She makes art directed at science fiction nerds everywhere.  Well, her art isn’t specifically for science fiction nerds but based on the fact that Mutu comments on current social issues such as race, gender, and power dynamics using cyborgs, goddesses and hybrid-species, it’s safe to assume that the interests of science fiction nerds will be piqued on first sight. And who doesn’t have a little science fiction nerdiness inside of them?

Born in Nairobi, Kenya in 1972, Mutu was always a little different. For instance, she loved looking at her mother’s tropical disease book (her mother was a nurse so it’s not that weird). Mutu explained, “There is nothing more insanely visually interesting and repulsive than a body infected with tropical disease; these are diseases that grow and fester and become larger than the being that they have infected, almost.” She was definitely an odd bird for being more interested than creeped out but when you see her work, you’ll expect no less. By the time she was 17 she left Kenya to study at the United World College of the Atlantic in Wales and would never lived in Kenya again. Instead, after her studies she hopped a plane to New York to study at Parsons. When that didn’t float her boat, she moved on to study at Cooper Union and eventually, in 2000, she earned her MFA from Yale. Before she knew it she was doing solo exhibits across the globe from the Museum of Modern Art in New York to the Tate Modern in London to the Centre Georges Pompidou in Paris. She was a jet-setter, to be sure!

_Provided material_
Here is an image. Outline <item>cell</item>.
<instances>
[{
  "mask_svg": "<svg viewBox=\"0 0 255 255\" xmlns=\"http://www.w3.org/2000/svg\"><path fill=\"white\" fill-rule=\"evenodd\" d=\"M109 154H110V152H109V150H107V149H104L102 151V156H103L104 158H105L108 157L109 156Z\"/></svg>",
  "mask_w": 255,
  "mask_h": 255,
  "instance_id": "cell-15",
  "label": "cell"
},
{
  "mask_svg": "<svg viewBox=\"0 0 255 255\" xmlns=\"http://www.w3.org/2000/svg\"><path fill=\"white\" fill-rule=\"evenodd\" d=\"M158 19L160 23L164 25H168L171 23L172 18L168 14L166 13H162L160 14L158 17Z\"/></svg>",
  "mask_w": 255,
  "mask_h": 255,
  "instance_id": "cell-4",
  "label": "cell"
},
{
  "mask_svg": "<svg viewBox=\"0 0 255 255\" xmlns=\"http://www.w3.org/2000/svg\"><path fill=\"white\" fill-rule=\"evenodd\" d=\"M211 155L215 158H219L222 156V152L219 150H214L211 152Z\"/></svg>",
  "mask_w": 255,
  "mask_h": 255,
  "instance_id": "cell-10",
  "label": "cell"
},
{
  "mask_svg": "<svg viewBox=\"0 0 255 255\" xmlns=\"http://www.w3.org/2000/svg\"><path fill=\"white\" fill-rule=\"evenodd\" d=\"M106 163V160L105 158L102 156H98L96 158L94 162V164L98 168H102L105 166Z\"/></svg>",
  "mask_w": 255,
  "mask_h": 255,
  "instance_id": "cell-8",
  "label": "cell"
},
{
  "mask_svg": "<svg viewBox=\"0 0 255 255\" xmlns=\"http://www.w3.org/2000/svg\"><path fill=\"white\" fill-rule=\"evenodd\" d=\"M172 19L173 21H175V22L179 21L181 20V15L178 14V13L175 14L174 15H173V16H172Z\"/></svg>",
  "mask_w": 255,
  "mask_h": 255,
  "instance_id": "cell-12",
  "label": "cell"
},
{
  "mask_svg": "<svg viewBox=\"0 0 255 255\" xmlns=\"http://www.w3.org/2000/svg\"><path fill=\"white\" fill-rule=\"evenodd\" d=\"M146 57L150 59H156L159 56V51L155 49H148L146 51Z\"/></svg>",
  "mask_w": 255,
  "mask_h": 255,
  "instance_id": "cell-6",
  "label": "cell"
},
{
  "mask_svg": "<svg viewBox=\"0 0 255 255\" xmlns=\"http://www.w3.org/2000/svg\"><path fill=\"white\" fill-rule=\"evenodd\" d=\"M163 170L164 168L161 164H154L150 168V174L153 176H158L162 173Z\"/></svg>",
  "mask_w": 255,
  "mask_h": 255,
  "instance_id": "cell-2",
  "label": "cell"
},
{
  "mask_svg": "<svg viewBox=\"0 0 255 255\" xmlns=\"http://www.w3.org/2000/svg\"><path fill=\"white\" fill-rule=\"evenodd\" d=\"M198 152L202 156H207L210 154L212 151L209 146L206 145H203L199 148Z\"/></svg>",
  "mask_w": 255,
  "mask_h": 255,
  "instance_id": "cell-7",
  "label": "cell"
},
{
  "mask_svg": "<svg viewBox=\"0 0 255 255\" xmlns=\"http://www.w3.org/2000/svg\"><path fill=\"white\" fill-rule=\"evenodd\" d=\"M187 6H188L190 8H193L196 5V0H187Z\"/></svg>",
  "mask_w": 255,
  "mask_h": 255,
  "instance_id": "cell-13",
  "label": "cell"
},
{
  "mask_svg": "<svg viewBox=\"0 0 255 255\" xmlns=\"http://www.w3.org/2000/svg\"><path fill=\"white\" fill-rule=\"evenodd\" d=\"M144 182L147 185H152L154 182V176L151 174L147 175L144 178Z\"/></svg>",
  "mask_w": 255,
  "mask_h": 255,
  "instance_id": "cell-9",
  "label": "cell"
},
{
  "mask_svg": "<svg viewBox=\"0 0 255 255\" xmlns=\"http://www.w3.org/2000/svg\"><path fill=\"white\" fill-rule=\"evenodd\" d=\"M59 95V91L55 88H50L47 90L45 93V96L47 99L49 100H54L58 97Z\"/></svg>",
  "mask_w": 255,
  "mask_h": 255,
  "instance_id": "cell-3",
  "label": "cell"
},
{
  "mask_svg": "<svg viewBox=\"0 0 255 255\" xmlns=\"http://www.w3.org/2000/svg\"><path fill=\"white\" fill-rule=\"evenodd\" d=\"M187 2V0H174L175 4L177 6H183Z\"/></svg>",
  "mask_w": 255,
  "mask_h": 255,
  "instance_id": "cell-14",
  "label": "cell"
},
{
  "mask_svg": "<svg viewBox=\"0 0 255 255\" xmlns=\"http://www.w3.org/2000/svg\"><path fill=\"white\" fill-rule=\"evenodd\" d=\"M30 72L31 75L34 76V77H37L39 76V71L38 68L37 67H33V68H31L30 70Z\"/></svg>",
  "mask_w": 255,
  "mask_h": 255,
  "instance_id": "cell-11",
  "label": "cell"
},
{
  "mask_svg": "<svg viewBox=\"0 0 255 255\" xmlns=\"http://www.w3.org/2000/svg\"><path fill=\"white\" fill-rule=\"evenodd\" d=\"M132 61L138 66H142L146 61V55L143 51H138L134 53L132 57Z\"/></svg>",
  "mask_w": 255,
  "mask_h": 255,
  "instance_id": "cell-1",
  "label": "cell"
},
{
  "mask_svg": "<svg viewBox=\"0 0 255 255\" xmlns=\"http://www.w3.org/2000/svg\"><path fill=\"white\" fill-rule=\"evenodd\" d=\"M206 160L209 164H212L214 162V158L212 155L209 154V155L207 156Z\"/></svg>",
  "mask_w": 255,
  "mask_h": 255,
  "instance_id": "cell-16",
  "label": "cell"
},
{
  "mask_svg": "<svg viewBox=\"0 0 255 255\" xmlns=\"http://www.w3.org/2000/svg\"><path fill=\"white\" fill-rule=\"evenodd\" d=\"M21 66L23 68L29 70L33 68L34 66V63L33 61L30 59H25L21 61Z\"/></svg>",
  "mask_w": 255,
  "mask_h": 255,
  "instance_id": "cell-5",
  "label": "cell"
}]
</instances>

_Work request 1_
Answer these questions from the passage on Mutu:
(a) What figures does Mutu use in her art to comment on race, gender, and power dynamics?
(b) What was her mother's job?
(c) In what year did Mutu earn her MFA from Yale?
_Work request 2_
Using the passage on Mutu, explain why her love of looking at her mother's tropical disease book was "not that weird."
_Work request 3_
Carry on the passage on Mutu from the point where it stops.
The rows are not used here.

_Your response 1_
(a) Cyborgs, goddesses, and hybrid-species.
(b) Her mother was a nurse.
(c) 2000.

_Your response 2_
Her mother was a nurse, which the passage gives as the reason the habit was not that weird. Mutu herself explained that nothing is more visually interesting and repulsive than a body infected with tropical disease, since these diseases grow and fester until they become almost larger than the being they have infected.

_Your response 3_
Wangechi Mutu does it all, medium-wise. She does video, sculpture, and painting, but her big thing is collage. She collects pics from “illustrated medical texts, fashion glossies, ethnographic periodicals like National Geographic, and pornography.” She uses these magazines to create fantastical creatures to comment of the messed-up-ness of stereotyping based on race and sex. And if that’s not badass enough for you, she also collaborated with the musician Santigold on a video piece. You go, girl!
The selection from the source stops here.